# Задания
(a) Перечислите все города, которые упомянуты в отрывке о Хафизе.
(b) Перепишите из отрывка о Хафизе часть текста без изменений: начните со слов «Натянутые отношения с» и остановитесь после слов «Вернусь, набравшись опыта.».
(c) В какие годы, согласно отрывку о Хафизе, поэт ездил в Исфахан и Йезд?

# Текст
• • • • • • •

Шах Шуджа, сам не чуждый стихотворству, завидовал громкой славе Хафиза и однажды бросил ему следующий упрек: «В ваших газелях отсутствует единый лад: несколько стихов посвящено вину, несколько — воспеванию возлюбленной, остальные мистике. Это противоречит нормам красноречия». Поэт ответил августейшему критику так: «Ты прав, повелитель, но при всех этих пороках мои газели известны по всему свету, тогда как стихи иных поэтов шагу не могут ступить за пределы городских ворот». Шах Шуджа, естественно, принял это высказывание на свой счет и был несказанно обижен.

Натянутые отношения с верховным властителем Шираза побудили поэта искать прибежища в других городах Ирана. В период между 1372 и 1374 годами он предпринимает поездки в Исфахан и Йезд, но, разочаровавшись, вновь возвращается в родной город. Комментаторы считают, что Хафиз выразил недовольство поездкой в газели, начинающейся такими строками:

Если возвращусь я с чужбины домой,
Вернусь, набравшись опыта.
Если вернусь из странствий целым и невредимым,
Клянусь, прямо с дороги сверну в кабачок.

• • • • • • •

# Строки данных
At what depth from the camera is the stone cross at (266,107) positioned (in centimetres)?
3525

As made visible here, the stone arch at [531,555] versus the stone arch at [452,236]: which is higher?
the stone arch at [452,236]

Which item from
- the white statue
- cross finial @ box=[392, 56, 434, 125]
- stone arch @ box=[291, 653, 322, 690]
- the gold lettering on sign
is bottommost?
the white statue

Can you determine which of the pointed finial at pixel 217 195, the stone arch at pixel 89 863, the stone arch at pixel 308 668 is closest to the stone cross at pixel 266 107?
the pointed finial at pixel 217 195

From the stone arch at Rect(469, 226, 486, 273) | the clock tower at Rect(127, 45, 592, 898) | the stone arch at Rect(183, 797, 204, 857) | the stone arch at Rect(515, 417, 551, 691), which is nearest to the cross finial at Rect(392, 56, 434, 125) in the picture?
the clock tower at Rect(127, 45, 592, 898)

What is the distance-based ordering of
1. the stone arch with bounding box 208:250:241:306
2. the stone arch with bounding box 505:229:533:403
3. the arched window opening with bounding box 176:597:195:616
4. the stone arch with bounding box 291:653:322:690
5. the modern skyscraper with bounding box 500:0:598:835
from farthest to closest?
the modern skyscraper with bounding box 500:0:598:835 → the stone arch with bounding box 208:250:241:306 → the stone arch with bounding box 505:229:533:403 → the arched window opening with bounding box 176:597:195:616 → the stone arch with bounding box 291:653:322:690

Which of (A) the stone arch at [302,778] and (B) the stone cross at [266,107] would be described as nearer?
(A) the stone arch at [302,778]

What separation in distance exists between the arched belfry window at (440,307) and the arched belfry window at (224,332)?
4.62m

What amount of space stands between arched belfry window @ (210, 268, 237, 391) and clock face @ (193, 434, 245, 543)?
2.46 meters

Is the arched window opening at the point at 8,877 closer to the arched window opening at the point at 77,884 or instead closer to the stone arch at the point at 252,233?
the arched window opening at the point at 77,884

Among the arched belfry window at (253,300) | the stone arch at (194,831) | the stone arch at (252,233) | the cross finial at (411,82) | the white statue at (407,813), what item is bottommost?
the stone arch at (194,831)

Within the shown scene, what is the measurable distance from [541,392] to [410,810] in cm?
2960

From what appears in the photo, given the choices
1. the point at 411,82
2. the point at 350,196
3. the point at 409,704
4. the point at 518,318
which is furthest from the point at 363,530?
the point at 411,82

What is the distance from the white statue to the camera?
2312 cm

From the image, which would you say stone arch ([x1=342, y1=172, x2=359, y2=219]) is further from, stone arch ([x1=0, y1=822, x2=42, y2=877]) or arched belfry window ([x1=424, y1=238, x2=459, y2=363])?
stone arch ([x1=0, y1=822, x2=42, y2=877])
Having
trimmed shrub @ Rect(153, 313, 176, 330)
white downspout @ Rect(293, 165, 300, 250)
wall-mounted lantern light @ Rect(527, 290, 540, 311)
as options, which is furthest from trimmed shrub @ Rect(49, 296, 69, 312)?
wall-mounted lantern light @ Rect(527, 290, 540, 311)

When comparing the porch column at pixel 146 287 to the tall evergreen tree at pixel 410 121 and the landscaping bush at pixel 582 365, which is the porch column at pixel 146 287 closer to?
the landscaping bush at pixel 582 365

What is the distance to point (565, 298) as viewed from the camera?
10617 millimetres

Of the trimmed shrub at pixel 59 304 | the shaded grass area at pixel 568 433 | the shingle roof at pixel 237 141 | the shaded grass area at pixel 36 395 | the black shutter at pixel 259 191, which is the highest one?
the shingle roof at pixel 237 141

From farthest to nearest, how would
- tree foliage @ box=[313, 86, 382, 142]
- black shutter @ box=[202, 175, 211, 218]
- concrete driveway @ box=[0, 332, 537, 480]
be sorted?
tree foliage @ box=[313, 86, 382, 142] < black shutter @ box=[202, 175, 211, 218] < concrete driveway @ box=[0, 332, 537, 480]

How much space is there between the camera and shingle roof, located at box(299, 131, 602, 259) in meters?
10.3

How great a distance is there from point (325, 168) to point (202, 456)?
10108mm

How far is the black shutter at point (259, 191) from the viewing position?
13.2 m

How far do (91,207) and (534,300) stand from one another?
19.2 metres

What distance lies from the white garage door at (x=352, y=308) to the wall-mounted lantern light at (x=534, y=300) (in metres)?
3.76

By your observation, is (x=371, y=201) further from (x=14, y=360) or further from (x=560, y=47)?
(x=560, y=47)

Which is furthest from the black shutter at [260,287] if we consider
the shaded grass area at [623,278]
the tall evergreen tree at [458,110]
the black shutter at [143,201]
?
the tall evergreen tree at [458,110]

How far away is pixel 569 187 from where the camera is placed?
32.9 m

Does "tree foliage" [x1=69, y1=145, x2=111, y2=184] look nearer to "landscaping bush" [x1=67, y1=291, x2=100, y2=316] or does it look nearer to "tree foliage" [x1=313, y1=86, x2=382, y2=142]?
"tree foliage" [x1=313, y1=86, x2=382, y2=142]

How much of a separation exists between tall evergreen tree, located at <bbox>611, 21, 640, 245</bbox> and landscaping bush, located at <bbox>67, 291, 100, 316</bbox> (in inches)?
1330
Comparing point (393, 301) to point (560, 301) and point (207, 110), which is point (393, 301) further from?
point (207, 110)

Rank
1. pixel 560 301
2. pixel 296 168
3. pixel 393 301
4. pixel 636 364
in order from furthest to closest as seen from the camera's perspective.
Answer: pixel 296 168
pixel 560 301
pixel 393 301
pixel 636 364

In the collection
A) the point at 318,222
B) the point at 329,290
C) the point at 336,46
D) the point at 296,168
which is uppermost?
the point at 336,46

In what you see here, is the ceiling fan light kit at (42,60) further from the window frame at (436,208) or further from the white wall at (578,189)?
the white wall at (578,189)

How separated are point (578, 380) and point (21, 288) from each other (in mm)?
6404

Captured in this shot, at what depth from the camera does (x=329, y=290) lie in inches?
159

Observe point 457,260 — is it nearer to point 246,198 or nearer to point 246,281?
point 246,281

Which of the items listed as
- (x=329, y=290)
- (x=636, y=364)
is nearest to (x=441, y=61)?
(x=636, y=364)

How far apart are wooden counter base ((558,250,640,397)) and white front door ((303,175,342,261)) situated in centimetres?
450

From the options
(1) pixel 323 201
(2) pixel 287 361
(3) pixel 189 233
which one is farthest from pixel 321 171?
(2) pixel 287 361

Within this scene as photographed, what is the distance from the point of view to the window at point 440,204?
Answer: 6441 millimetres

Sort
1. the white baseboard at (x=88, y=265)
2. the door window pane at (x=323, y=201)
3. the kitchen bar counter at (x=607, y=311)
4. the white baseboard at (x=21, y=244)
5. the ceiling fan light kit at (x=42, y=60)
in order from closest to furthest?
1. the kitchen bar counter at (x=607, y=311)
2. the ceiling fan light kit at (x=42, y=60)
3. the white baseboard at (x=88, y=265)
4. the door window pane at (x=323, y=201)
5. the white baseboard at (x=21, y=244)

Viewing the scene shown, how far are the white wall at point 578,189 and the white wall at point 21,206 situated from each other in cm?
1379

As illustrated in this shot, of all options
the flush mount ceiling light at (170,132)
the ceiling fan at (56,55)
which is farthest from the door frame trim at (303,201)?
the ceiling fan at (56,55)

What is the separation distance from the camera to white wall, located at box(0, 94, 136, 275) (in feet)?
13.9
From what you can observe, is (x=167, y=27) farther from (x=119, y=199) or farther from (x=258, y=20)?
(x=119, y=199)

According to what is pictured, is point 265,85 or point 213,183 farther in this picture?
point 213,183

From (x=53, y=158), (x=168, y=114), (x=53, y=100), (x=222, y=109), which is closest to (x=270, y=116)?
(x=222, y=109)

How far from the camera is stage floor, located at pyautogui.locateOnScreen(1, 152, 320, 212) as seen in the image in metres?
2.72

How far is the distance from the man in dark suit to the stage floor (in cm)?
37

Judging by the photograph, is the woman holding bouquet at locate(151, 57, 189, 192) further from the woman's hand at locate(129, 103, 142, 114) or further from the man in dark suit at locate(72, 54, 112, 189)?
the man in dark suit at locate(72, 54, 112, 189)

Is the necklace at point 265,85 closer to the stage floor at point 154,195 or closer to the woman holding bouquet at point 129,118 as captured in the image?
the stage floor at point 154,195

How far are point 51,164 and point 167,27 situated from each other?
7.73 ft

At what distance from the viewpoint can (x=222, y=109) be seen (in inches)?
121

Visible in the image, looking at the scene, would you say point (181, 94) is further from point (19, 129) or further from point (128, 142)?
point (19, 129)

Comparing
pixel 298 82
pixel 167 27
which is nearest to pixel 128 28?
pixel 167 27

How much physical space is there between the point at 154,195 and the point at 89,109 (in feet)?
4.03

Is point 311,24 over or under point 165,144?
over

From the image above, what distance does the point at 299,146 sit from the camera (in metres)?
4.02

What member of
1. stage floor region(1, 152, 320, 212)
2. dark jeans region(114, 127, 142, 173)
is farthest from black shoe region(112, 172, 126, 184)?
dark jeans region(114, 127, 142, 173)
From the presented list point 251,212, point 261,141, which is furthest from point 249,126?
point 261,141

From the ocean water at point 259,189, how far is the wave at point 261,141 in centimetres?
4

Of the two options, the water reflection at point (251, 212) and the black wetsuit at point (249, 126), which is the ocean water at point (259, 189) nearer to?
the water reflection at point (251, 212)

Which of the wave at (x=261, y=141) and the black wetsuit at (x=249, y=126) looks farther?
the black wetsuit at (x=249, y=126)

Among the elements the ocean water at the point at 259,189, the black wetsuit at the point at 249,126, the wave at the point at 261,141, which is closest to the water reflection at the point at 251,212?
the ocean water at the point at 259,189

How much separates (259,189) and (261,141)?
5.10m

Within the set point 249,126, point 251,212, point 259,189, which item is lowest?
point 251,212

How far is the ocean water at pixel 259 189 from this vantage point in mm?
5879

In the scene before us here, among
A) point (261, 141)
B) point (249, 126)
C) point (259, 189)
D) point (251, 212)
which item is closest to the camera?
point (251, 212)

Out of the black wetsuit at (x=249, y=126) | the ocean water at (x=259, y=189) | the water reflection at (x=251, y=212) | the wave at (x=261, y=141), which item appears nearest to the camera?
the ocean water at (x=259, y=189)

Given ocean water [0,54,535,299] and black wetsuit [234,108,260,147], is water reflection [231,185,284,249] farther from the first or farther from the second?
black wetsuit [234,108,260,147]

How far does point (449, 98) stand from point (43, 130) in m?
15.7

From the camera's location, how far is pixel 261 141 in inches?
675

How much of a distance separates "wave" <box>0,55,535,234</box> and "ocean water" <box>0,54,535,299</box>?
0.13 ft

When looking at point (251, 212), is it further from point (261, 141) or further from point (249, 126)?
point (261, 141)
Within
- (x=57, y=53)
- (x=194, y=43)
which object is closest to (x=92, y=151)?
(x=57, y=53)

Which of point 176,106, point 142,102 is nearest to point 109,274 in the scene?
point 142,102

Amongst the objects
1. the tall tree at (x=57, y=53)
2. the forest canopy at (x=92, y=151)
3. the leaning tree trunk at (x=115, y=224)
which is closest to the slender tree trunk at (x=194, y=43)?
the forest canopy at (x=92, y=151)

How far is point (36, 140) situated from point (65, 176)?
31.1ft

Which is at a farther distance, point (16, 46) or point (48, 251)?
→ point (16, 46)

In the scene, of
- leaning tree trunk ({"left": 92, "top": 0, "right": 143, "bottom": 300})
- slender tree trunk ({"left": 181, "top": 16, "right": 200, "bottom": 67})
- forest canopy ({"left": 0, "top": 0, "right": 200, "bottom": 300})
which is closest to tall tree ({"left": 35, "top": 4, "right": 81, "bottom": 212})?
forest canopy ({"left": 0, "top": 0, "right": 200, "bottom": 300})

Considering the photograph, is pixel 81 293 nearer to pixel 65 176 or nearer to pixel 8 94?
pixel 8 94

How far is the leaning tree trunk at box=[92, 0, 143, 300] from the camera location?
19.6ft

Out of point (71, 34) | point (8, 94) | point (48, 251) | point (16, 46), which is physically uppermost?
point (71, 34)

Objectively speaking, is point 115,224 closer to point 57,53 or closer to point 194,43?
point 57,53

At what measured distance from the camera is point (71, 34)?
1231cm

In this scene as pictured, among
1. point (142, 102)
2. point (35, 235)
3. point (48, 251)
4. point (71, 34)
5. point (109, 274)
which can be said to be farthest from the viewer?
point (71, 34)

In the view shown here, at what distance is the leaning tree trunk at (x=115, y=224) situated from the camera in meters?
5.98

• • • • • • •

# Ответы
(a) Шираз, Исфахан, Йезд

(b)
Натянутые отношения с верховным властителем Шираза побудили поэта искать прибежища в других городах Ирана. В период между 1372 и 1374 годами он предпринимает поездки в Исфахан и Йезд, но, разочаровавшись, вновь возвращается в родной город. Комментаторы считают, что Хафиз выразил недовольство поездкой в газели, начинающейся такими строками:

Если возвращусь я с чужбины домой,
Вернусь, набравшись опыта.

(c) Между 1372 и 1374 годами.